People may not like getting bills, but they prefer to receive them in the mail and pay them online.
That’s the finding of our study on transactional mail, which is made up mostly of household bills and payments moving as First-Class Mail.
We collaborated with the consulting firm InfoTrends to analyze 3 months’ worth of customer billing data from a major U. S. utility. We also jointly interviewed executives who manage bill delivery and payment processing to help determine how the utility’s delivery-and-payment costs and customer preferences compare with those at other utilities and even in other industries.
As you can see in our new white paper, Will the Check Be in the Mail? An Examination of Paper and Electronic Transactional Mail, we found that despite a clear preference to pay bills online, 91 percent of customers prefer receiving their bills by mail. Even among the utility’s newest customers — those expected to be more digitally savvy — an average of 89 percent opted to have their bills mailed to them, though, like the others, most preferred paying online.
The reasons are pretty simple. People like having a physical mailpiece as a reminder to pay and as a record-keeping tool. The execs we spoke with said our results are consistent with what they’ve been seeing and hearing.

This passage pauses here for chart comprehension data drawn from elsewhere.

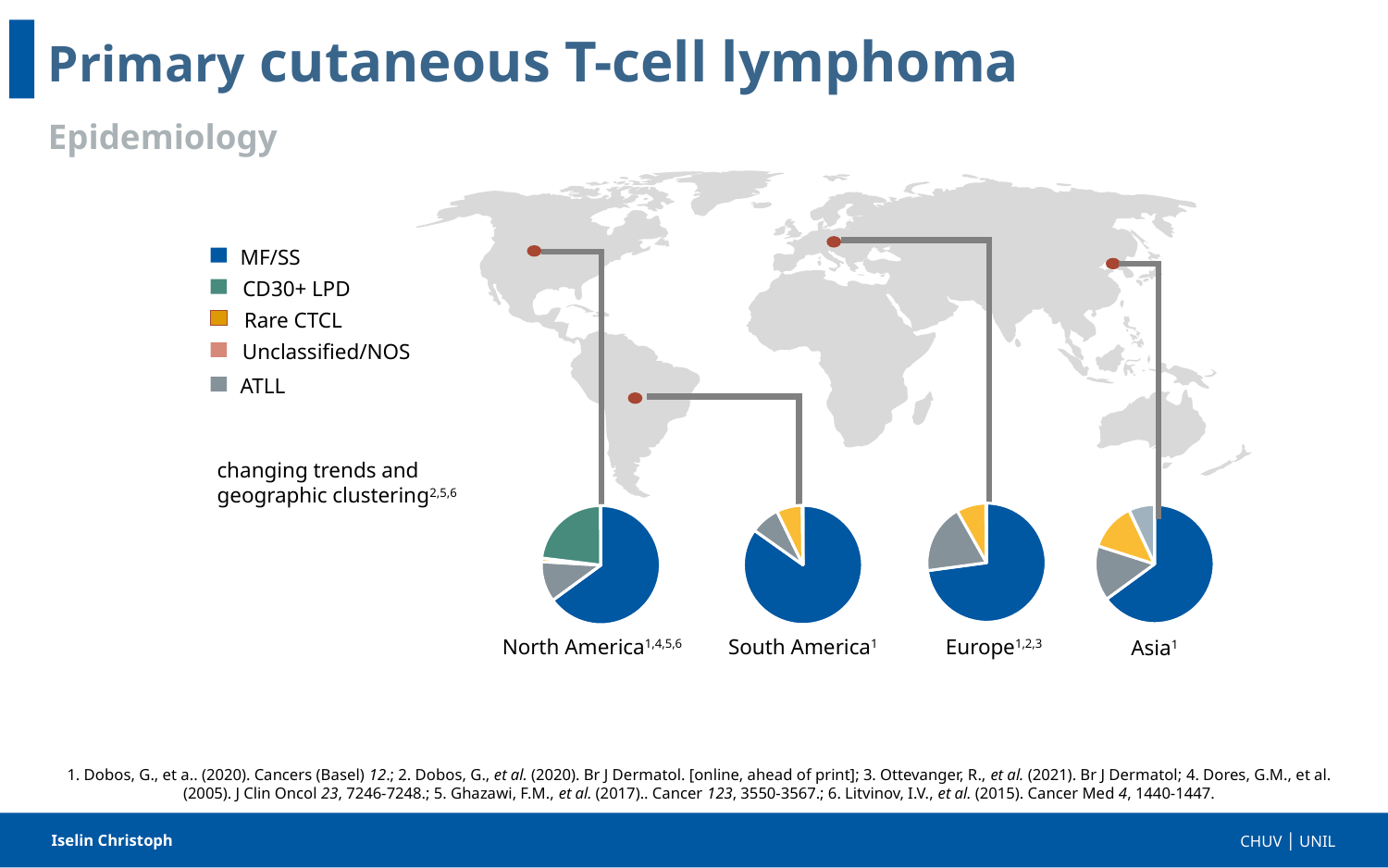
How many slices does the South America pie chart have? 3 In the Asia pie chart, which slice is larger: Rare CTCL or Unclassified/NOS? Rare CTCL How many pie charts are shown on the slide? 4 In the North America pie chart, which category has the largest slice? MF/SS How many categories does the legend list for the pie charts? 5 In the Europe pie chart, which category has the largest slice? MF/SS Which colour represents MF/SS in the legend? Blue What kind of chart is used for North America, South America, Europe and Asia on this slide? Pie chart In the North America pie chart, which slice is larger: CD30+ LPD or ATLL? CD30+ LPD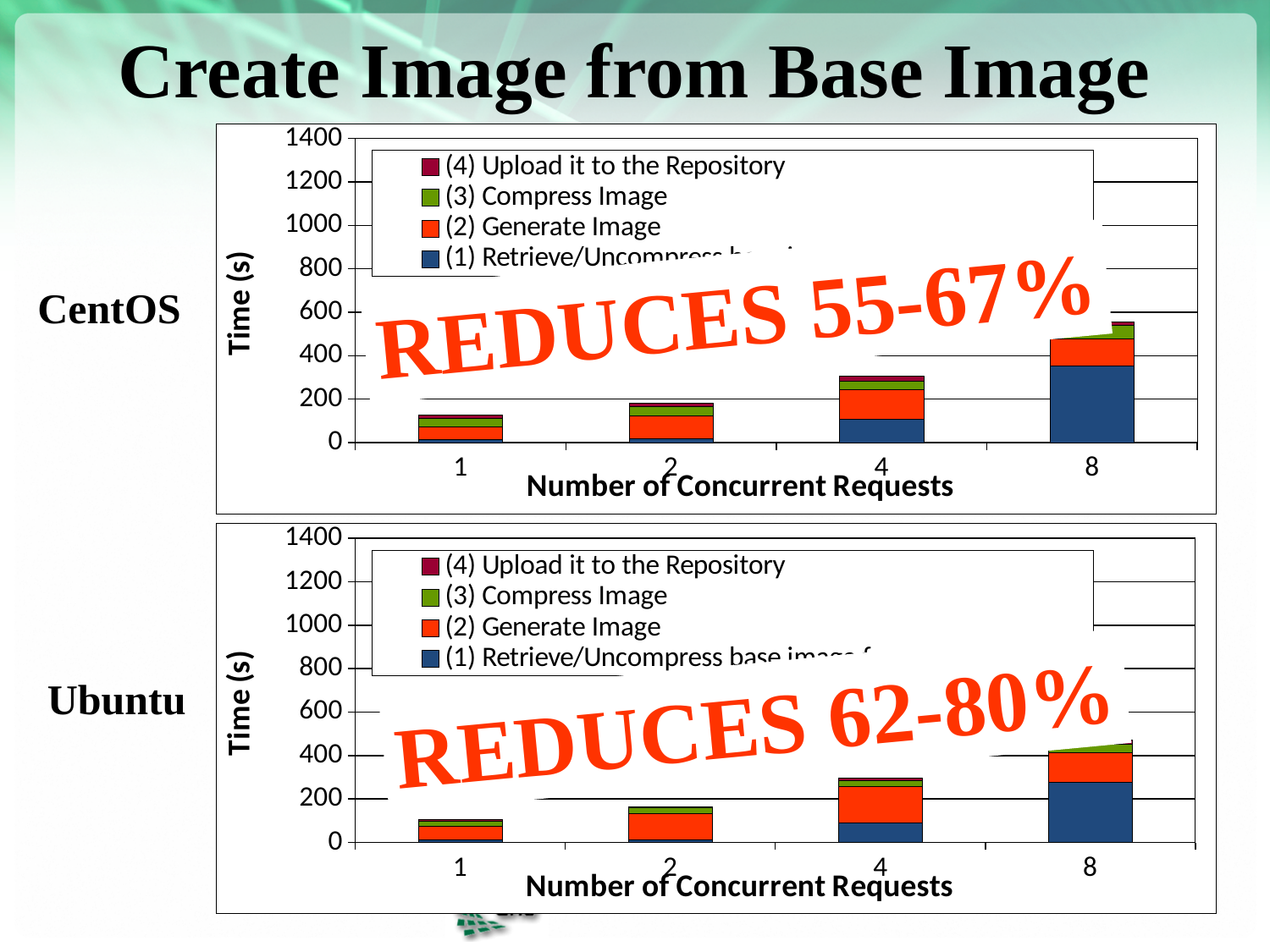
In the CentOS chart, which has the larger total time: 2 concurrent requests or 4 concurrent requests? 4 In the CentOS chart, is the total time for 1 concurrent request greater or less than 200? less In the Ubuntu chart, does the total time rise or fall as the number of concurrent requests increases? rise In the Ubuntu chart, which number of concurrent requests has the lowest total time? 1 In the CentOS chart, is the total time for 8 concurrent requests greater or less than 400? greater In the Ubuntu chart, how many series does the legend list? 4 In the CentOS chart, how many categories are shown on the x axis? 4 In the CentOS chart, which number of concurrent requests has the highest total time? 8 In the Ubuntu chart, is the total time for 4 concurrent requests greater or less than 400? less What kind of chart is the top (CentOS) chart? stacked bar chart What is the y-axis title of the Ubuntu chart? Time (s)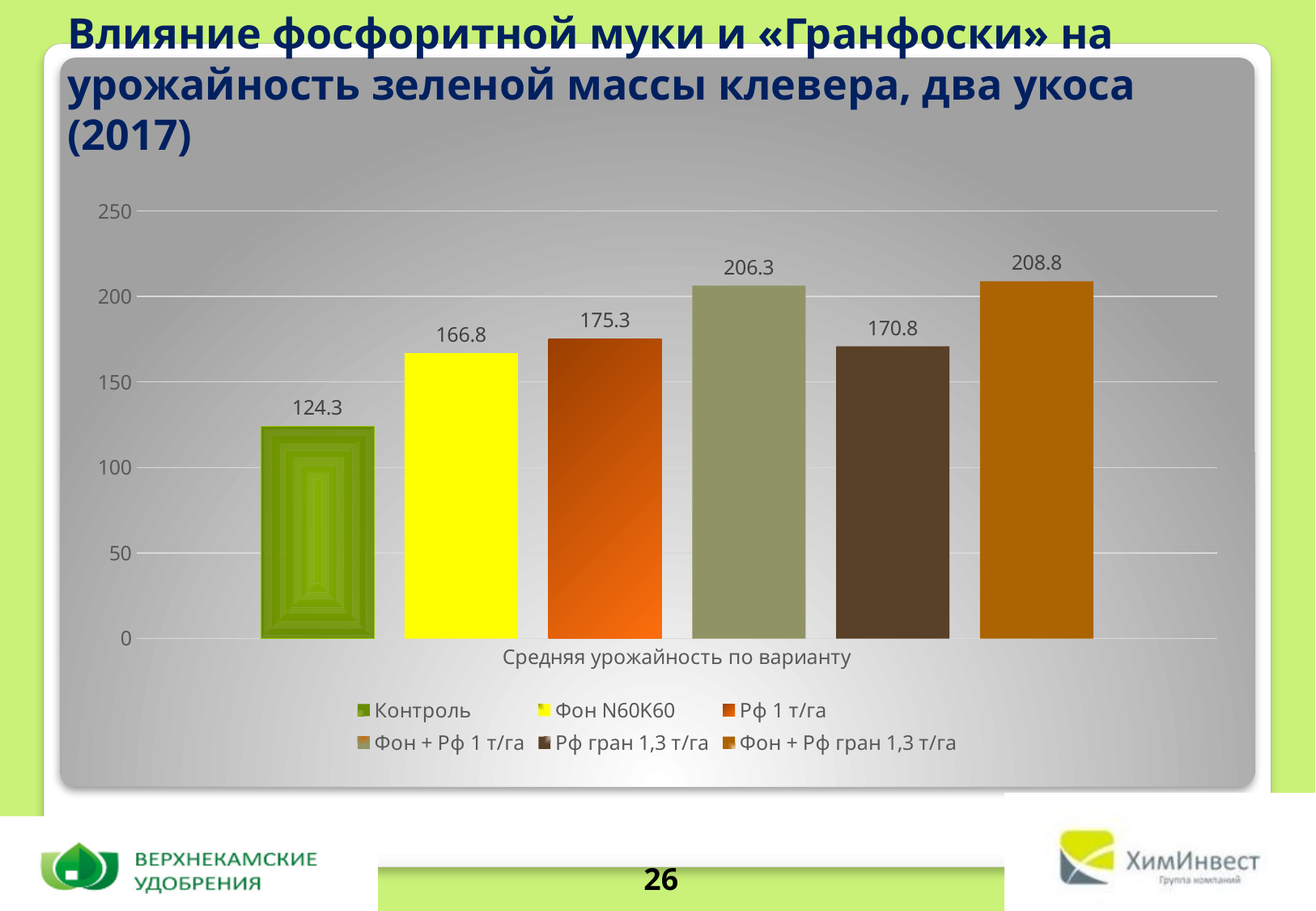
How many series does the legend list? 6 What is the value for Контроль? 124.3 What is the value for Фон + Рф 1 т/га? 206.3 What kind of chart is shown? bar chart What is the value for Рф гран 1,3 т/га? 170.8 What is the difference between Фон + Рф 1 т/га and Фон N60K60? 39.5 What is the difference between Фон + Рф гран 1,3 т/га and Контроль? 84.5 Which is larger, Рф 1 т/га or Рф гран 1,3 т/га? Рф 1 т/га Which series has the highest value? Фон + Рф гран 1,3 т/га Which series has the lowest value? Контроль What is the category label shown on the x axis? Средняя урожайность по варианту What is the value for Фон N60K60? 166.8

It’s also consistent with another clear directive from consumers: they want options in just about everything, including bill delivery and payment. So, in addition to being good news for mail, our findings suggest that a company offering a variety of bill delivery and payment options will keep customers happy.
Do you prefer receiving your bills via regular mail or email/text? How about paying – do you pay online or ‘is the check in the mail’?